The Equation I Use to Solve Product Design Problems

The Equation I Use to Solve Product Design Problems

This isn’t theory for me. This is how I actually design. Over years of working through real
product problems, I found that when I have quiet and apply a simple structure, about 80% of
the time I can solve the design.
It comes down to this:
R = (W × C) / T

What It Means

R = Results
W = Clarity of Goal
C = Concentration
T = Time of Distractions

How I Actually Use This

If I can clearly define the problem, sit down without interruption, and focus on one direction, solutions start forming. Not every time—but often enough that I trust the process. When I don’t have quiet, or I allow interruptions, the same problem can drag on for hours or days. Nothing changes except the environment I’m working in.

Clarity of Goal (W)

If the goal isn’t clear, the design won’t be either. I don’t start until I know exactly what problem I’m solving and what success looks like.

Concentration (C)

Real concentration means one problem, one direction, no switching. This is where connections happen and design decisions become obvious.

Time of Distractions (T)

Distractions break everything. Every interruption resets your thinking. You’re not continuing—you’re starting over.

The 30-Minute Reality

If I can get 30 minutes of uninterrupted focus, the problem almost always moves forward.
That’s usually enough to find direction or solve the core issue.

The 80% Rule

When I combine clarity, concentration, and uninterrupted time, I can solve about 80% of product design problems.
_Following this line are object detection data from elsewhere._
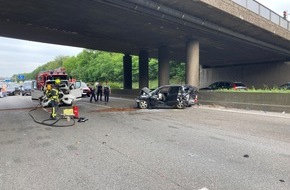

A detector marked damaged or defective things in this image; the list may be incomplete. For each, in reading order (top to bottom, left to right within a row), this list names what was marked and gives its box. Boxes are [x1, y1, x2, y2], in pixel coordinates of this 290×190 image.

crashed black car [135, 84, 198, 109]
damaged vehicle [135, 84, 198, 109]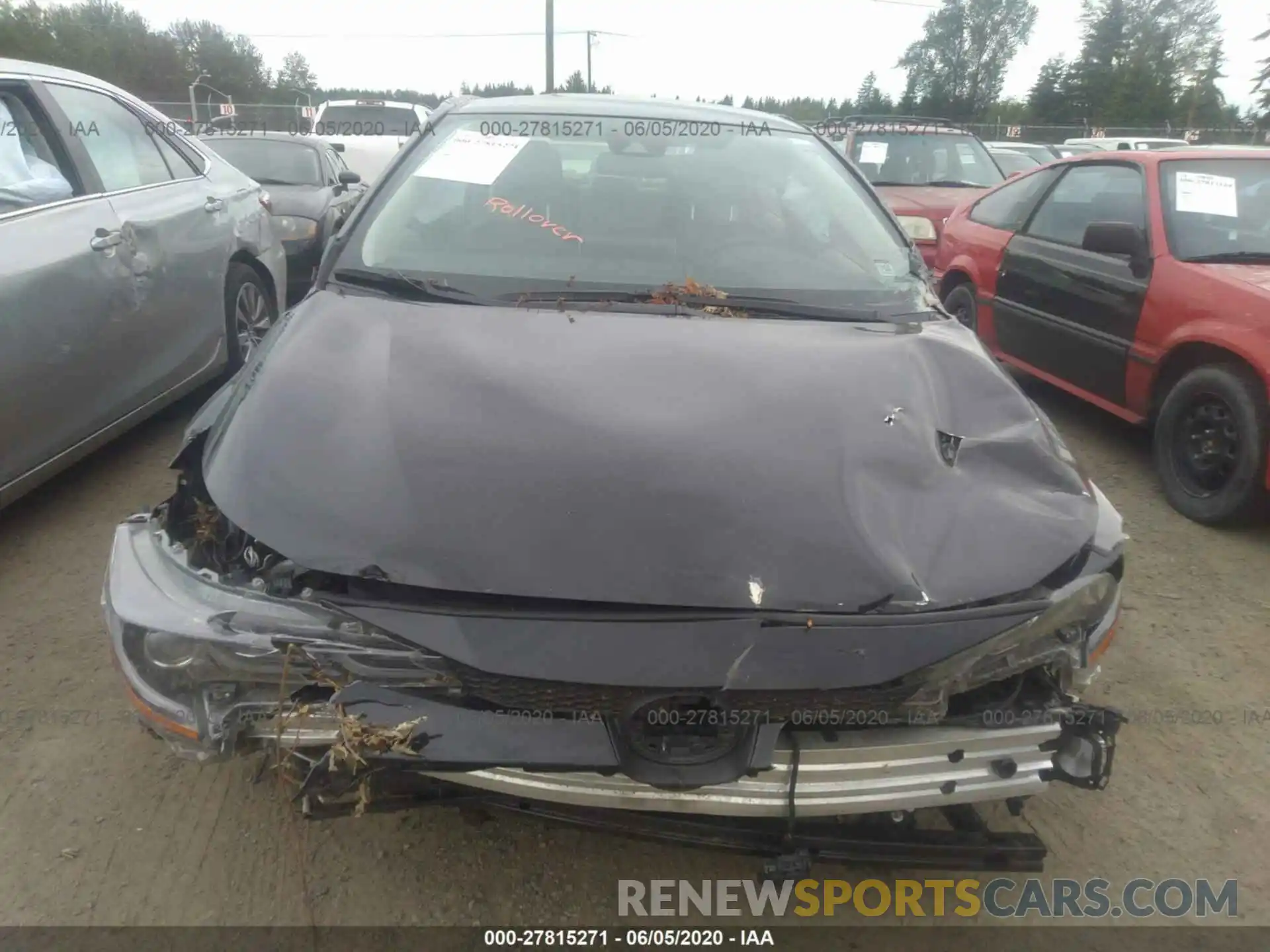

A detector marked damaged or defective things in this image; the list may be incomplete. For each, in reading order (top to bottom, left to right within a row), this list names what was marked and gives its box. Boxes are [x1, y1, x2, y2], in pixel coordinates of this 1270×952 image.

damaged gray sedan [104, 95, 1127, 873]
crumpled car hood [198, 289, 1092, 612]
broken front bumper [104, 510, 1127, 838]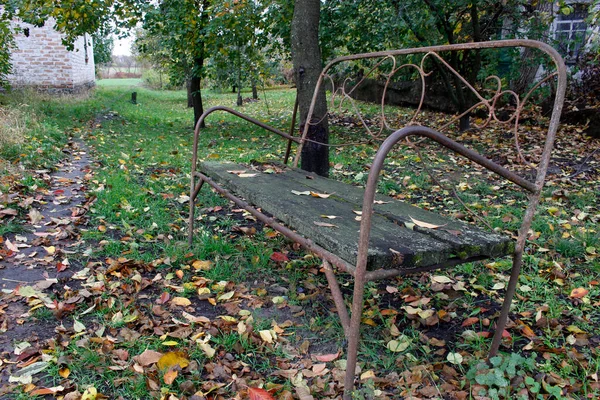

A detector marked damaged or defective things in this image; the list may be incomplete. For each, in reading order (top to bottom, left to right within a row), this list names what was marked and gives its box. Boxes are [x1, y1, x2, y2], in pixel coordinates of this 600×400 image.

rusty metal frame [189, 39, 568, 398]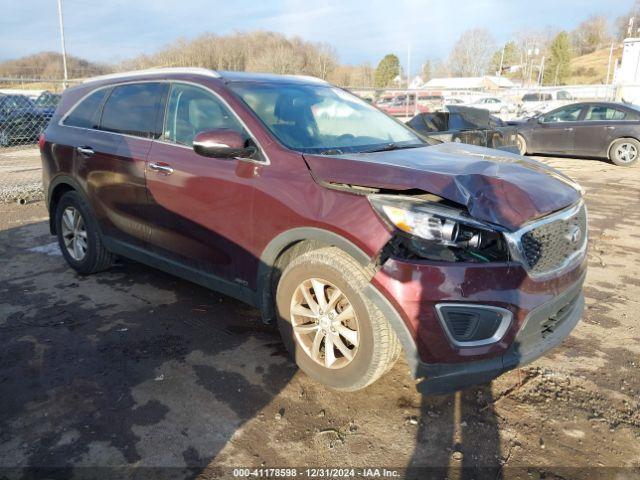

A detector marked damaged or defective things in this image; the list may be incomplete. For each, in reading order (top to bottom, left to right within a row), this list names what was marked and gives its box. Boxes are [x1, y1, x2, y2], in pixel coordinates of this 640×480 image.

broken headlight [368, 194, 508, 262]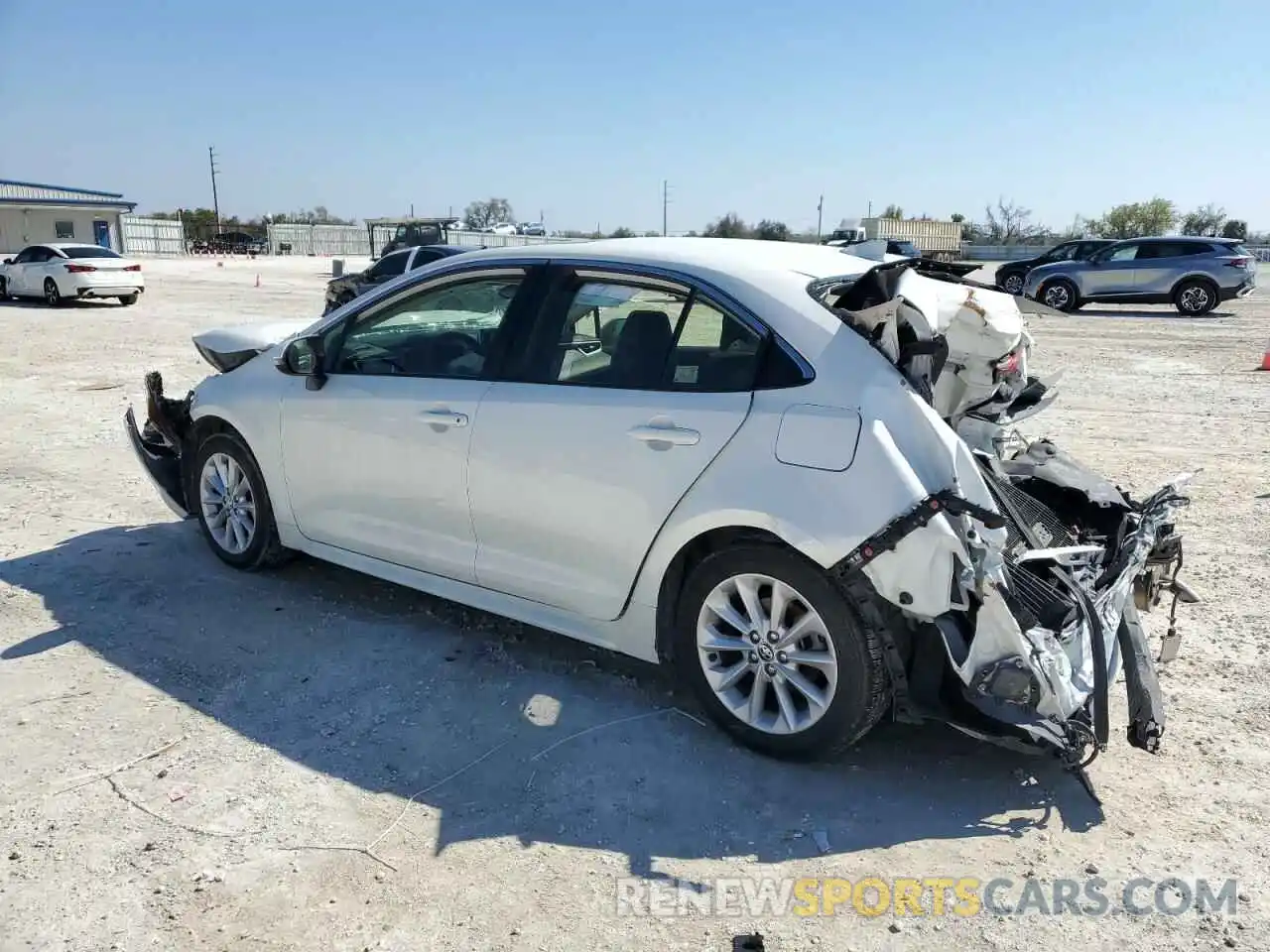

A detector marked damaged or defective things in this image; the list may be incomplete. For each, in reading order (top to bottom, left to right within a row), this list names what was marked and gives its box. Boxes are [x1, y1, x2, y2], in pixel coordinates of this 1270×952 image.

damaged white car [126, 238, 1189, 781]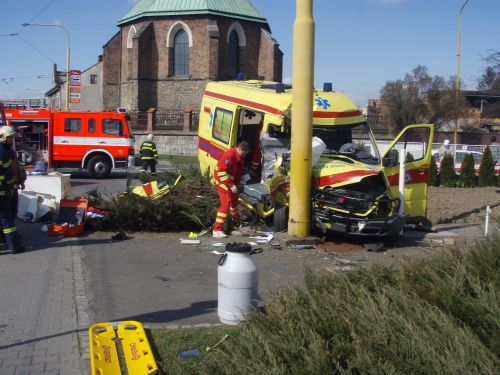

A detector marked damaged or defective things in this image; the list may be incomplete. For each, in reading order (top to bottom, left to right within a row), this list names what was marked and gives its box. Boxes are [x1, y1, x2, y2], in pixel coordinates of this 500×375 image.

broken shrubbery [94, 170, 219, 232]
crashed ambulance [197, 80, 432, 236]
shattered windshield [314, 122, 380, 165]
damaged vehicle hood [312, 157, 382, 189]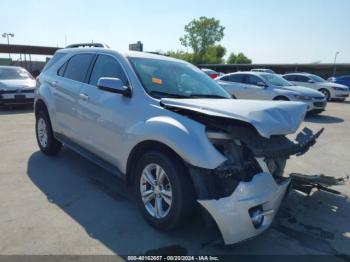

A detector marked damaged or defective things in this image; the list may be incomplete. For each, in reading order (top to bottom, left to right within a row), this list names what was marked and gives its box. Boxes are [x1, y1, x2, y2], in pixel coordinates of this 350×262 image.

crumpled hood [160, 98, 308, 138]
detached bumper piece [290, 173, 348, 195]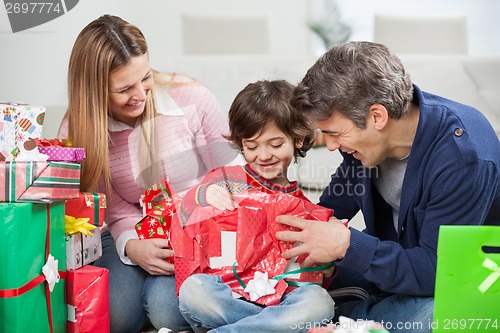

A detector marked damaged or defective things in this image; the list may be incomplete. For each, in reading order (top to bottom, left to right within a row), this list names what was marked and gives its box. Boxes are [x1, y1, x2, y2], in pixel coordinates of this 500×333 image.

Not because the problems are easy—but because the conditions are right.

Final Thought

Most people don’t have a design problem. They have a clarity problem, a concentration problem, and a distraction problem. Fix those, and results follow.

Next Step

If you’re stuck on a product idea, don’t immediately spend money trying to develop it. Start here. Get clear. Get quiet. Focus. Give it 30 minutes. If it doesn’t move, that tells you something important. If it does, you’re already ahead of most people.